/travel/canada/Morbid Delays
The Via Rail train #60 from Toronto to Montreal is stopped. The view from my window hasn't changed for nearly two hours, and it will apparently be another 45 minutes before we're on our way.
Just after Brockville, I was roused from my sleepy reading to the train slowing, then to the smells of overheated engines. I cursed, remembering the time a bad engine made us creep into Ottawa, past whizzing cars and busses, at about 8km/h.
A minute or two passed before one of the train's flight attendants announced that she didn't know why we were stopped, but that she'd keep us apprised. A few minutes later, she kept her promise, vaguely mentioning a railway accident "ahead of us", and that the engineers would need to be relieved. It was all very underspecified, but it was going to take between two and three hours to get things sorted out.
I kept reading for a while, and then eventually started walking the length of the train, heading backwards first. When I reached the back, the vagueness became clear -- about 300m back, there was a crossing, with a couple of cars and some pilons. A few others gathered around the window filled me in on the rumour mill: we'd hit someone, maybe two, it might have been a child, they threw themselves in front of the train, that red car has been there since before anyone else got there. Why were we waiting at all; they're already dead? Why would someone do that? Why does it take so long to get going again? I put in my two cents -- procedures, trauma to the engineers, waiting for the coroner, and replacement conductors. Most people seemed pretty understanding about the whole thing. Some lamented that they continued to charge for the coffee and tea. The capitalist in me knew that was the best way to distribute what was no doubt an inadequate supply, though it did seem rather cutthroat.
I paced my way through to the front of the train, squeezing by the emptying snack carts, chatting with people as I passed. Each car seemed to have a different personality. Some had people up, standing, chatting, others had a good few glasses of wine going around. Several were quiet, some had children playing games, or irritating their impatient parents.
In the stuffy section between two cars, a fellow from Toronto had his guitar, and was strumming away quietly. He had gelled up hair, and a guitar that was well-worn, with a bit of stuff stuck to the body. Marshmallows from a recent campfire singalong, he explained without sheepishness. Just a part of his guitar's character. I encouraged him to play for one of the cars, but he declined. A young man whose seat was across the aisle from mine came into the compartment. The guitarist asked him if he knew how to sing, and the young, freckled, fluently bilingual Quebecker suggested "You Are My Sunshine," and upped the ante: He wanted to sing it to his girlfriend. Strike that, fianceé; not being romantic, he'd proposed to her last year, in a parking lot. The musician said that this was "the good stuff", true love, and all that, in that mellow, sincere way only an artist can.

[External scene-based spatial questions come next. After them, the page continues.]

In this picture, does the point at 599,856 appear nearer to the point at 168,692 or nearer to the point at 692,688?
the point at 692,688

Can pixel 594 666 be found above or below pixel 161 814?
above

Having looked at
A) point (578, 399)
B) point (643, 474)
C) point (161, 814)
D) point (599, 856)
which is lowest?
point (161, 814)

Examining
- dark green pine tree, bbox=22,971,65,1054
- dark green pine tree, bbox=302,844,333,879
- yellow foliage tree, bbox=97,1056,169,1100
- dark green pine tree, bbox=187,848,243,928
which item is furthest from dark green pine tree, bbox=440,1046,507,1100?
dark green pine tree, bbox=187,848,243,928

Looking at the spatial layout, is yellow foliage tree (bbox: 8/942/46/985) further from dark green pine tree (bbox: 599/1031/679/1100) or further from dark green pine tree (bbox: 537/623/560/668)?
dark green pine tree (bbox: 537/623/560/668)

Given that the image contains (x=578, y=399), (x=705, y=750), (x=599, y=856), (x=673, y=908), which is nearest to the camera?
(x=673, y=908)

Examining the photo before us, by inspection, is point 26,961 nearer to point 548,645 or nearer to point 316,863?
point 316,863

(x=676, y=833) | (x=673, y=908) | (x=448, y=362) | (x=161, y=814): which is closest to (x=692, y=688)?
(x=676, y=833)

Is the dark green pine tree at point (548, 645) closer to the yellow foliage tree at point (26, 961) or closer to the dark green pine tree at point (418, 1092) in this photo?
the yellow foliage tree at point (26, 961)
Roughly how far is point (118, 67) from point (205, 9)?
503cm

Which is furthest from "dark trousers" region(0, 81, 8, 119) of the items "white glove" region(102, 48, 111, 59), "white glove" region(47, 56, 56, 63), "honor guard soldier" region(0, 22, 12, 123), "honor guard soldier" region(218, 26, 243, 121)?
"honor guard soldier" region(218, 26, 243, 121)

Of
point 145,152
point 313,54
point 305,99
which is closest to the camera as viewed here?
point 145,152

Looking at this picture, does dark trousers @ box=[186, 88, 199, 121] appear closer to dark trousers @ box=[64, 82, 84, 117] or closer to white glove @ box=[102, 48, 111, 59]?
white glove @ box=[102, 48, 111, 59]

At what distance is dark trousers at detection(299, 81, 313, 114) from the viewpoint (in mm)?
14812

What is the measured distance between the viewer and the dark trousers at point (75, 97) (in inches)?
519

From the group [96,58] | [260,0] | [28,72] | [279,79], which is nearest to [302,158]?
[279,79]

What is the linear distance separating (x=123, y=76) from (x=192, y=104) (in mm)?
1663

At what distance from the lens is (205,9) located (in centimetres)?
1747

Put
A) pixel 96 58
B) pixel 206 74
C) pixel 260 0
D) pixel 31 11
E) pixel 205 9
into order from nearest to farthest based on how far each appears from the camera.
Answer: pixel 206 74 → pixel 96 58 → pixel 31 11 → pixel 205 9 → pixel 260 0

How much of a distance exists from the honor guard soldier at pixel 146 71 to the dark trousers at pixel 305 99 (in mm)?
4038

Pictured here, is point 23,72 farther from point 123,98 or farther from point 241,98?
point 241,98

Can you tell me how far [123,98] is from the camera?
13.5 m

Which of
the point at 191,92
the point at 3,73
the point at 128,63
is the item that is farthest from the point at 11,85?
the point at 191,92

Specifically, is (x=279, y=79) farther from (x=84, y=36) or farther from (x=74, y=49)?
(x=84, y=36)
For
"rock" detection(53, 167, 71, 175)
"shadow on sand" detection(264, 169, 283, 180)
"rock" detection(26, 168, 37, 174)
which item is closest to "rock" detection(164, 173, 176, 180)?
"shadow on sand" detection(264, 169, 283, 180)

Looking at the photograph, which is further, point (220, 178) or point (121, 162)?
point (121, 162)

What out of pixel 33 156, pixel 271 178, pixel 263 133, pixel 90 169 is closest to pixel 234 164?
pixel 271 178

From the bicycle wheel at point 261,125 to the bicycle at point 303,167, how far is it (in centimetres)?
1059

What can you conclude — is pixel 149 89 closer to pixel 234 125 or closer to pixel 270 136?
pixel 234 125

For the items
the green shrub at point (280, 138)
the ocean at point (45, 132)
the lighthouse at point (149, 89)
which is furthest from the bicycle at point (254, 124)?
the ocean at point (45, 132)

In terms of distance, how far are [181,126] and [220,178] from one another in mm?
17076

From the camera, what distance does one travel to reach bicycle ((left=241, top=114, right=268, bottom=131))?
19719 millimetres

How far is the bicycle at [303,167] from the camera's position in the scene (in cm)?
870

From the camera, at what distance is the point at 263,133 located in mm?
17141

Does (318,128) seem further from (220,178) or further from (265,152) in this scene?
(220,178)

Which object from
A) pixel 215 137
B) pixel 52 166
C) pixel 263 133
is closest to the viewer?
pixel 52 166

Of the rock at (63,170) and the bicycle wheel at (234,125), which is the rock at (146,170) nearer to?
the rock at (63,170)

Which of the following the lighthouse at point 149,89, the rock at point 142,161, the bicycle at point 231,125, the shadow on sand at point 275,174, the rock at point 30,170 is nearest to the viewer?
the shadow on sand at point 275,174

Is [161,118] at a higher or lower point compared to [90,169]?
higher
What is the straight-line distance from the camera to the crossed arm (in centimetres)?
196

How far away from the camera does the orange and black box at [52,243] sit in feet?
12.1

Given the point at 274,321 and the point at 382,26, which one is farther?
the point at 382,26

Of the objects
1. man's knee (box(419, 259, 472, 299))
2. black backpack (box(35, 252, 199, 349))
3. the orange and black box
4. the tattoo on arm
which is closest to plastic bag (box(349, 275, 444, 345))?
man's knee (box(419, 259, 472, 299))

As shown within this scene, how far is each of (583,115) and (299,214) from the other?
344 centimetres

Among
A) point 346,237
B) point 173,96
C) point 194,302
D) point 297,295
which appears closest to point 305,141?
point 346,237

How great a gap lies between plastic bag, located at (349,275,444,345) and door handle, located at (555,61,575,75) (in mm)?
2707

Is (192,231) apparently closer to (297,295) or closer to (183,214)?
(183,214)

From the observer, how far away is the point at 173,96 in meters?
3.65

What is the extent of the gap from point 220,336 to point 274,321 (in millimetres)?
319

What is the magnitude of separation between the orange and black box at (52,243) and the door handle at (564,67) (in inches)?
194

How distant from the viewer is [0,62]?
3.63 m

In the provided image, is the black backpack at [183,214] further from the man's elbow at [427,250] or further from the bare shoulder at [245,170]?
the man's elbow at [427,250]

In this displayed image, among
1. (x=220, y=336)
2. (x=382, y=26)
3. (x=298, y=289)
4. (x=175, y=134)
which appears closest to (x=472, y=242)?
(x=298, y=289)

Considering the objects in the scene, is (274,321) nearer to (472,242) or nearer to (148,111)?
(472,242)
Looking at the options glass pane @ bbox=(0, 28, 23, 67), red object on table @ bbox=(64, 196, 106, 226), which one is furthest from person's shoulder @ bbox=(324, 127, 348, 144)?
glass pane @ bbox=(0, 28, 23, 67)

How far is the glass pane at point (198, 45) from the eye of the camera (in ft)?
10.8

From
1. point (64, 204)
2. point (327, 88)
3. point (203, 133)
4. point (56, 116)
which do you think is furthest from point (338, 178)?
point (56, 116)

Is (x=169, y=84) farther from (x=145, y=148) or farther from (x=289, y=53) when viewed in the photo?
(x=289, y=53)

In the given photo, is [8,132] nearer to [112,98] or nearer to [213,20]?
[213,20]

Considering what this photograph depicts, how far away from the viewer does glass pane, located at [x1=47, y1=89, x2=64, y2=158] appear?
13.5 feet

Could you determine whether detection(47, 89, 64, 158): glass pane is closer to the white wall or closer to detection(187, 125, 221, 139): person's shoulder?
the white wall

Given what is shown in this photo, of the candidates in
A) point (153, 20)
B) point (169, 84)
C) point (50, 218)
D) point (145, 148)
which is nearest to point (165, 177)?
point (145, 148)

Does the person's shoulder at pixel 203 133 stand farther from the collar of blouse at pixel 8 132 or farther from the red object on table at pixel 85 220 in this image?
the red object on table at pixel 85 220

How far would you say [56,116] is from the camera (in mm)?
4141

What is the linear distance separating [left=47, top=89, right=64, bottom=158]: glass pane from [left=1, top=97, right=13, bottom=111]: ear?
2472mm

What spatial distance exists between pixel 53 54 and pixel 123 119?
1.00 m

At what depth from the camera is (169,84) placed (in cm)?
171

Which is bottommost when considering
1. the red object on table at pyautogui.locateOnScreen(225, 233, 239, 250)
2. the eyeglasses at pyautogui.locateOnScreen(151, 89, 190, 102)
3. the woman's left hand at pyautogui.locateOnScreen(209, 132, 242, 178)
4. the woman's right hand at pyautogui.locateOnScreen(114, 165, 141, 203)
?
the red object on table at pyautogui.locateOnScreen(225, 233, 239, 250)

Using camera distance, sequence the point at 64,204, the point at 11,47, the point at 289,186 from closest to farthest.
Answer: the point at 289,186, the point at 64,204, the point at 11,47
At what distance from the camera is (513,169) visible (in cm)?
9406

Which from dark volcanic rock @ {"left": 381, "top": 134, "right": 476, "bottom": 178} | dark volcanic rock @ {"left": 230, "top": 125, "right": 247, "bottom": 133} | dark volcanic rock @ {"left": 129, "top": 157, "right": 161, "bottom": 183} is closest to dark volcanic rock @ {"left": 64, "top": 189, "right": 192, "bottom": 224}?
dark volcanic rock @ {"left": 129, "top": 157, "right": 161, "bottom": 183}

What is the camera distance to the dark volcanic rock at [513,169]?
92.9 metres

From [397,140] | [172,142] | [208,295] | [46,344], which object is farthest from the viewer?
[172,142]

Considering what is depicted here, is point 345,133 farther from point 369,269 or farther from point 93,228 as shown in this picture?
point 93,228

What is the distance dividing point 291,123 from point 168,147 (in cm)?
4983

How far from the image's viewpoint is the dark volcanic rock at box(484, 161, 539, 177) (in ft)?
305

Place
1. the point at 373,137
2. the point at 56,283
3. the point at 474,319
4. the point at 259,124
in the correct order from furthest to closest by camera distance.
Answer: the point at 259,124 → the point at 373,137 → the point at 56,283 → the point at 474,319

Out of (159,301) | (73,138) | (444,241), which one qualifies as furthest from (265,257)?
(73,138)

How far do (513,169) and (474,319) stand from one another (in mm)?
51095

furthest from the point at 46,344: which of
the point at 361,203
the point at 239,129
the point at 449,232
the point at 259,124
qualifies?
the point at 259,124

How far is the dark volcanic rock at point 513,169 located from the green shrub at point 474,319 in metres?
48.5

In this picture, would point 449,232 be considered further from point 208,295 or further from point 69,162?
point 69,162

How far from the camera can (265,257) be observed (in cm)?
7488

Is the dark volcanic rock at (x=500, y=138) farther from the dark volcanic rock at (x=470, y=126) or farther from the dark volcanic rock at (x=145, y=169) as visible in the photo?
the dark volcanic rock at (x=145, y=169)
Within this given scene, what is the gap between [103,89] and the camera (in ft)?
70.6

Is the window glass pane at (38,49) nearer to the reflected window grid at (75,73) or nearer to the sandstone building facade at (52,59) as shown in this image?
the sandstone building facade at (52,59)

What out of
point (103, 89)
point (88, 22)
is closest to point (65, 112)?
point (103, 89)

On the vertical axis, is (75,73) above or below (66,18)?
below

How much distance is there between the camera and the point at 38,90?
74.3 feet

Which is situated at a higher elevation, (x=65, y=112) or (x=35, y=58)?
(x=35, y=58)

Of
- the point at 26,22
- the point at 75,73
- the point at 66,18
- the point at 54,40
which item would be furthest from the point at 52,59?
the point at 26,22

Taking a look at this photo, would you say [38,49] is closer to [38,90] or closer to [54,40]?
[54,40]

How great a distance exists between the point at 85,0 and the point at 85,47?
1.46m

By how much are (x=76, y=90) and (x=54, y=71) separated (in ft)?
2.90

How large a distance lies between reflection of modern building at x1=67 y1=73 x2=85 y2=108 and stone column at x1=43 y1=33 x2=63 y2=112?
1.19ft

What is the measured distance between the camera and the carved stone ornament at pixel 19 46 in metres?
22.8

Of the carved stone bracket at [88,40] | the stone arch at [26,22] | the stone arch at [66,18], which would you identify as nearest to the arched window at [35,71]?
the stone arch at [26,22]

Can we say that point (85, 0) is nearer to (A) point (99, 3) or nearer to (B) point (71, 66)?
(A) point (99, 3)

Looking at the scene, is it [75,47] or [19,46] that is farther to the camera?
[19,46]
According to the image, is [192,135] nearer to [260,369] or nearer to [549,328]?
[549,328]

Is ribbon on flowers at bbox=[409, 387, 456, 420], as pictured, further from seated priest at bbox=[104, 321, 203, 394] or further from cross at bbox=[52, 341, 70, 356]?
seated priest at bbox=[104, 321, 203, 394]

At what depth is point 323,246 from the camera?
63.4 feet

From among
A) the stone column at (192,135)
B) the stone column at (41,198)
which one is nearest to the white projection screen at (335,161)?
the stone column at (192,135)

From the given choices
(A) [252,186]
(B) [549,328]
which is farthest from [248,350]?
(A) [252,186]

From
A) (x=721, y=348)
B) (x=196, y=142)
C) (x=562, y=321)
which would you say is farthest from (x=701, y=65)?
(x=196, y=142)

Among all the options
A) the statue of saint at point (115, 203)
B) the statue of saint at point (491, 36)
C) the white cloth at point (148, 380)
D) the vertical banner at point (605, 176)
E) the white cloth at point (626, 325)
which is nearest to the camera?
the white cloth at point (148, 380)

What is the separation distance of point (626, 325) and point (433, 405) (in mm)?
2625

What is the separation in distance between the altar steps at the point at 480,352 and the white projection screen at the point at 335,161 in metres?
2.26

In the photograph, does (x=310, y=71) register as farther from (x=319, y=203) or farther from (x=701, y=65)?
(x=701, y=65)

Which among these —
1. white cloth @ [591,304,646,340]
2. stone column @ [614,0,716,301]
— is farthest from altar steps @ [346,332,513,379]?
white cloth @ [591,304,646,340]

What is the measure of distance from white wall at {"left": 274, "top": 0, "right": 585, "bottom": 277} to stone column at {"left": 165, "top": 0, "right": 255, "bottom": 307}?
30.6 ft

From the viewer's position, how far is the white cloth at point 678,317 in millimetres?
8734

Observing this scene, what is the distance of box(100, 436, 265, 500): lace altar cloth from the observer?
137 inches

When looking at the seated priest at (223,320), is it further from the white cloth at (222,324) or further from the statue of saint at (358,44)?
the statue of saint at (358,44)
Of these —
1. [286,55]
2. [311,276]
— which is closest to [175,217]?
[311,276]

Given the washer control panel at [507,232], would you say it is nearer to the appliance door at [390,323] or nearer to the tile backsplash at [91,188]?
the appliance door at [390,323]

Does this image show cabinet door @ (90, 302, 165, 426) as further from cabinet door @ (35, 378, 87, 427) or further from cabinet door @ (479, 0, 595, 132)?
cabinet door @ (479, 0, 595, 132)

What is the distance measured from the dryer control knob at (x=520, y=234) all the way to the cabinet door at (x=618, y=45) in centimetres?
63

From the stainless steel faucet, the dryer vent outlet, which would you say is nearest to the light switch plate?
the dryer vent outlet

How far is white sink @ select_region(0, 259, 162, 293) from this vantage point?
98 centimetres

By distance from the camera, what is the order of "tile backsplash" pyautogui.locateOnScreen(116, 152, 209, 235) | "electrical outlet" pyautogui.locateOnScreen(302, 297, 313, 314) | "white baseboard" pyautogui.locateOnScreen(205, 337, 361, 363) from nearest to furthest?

I went and sat back down, to the last dregs of work that needed to be done before my vacation can begin in ernest. A few minutes later, the freckled Quebecker surreptitiously handed me his camera, and asked me to take a few photos. He and the guitarist returned a couple minutes later, and I ducked behind to take some photos. The car joined in a little, with a few claps, but not as much as I sorta hoped.
After this interlude, I started pacing back and forth, visiting the back of the train. Eventually, the morbid interest got the best of me: I had been refusing to take photos, but when some police officers were walking back towards the accident, I used it as an excuse to take a photo of the scene.
It's physically the closest I've ever been to death, and no doubt it was a fairly gruesome one as these things go. There were certainly a lot of disrupted plans, my own included, but perspective must be maintained on those lives were interrupted, or halted, far more than ours: the conductors, the victim, and their friends and family.
We're moving again now, full tilt toward Cornwall.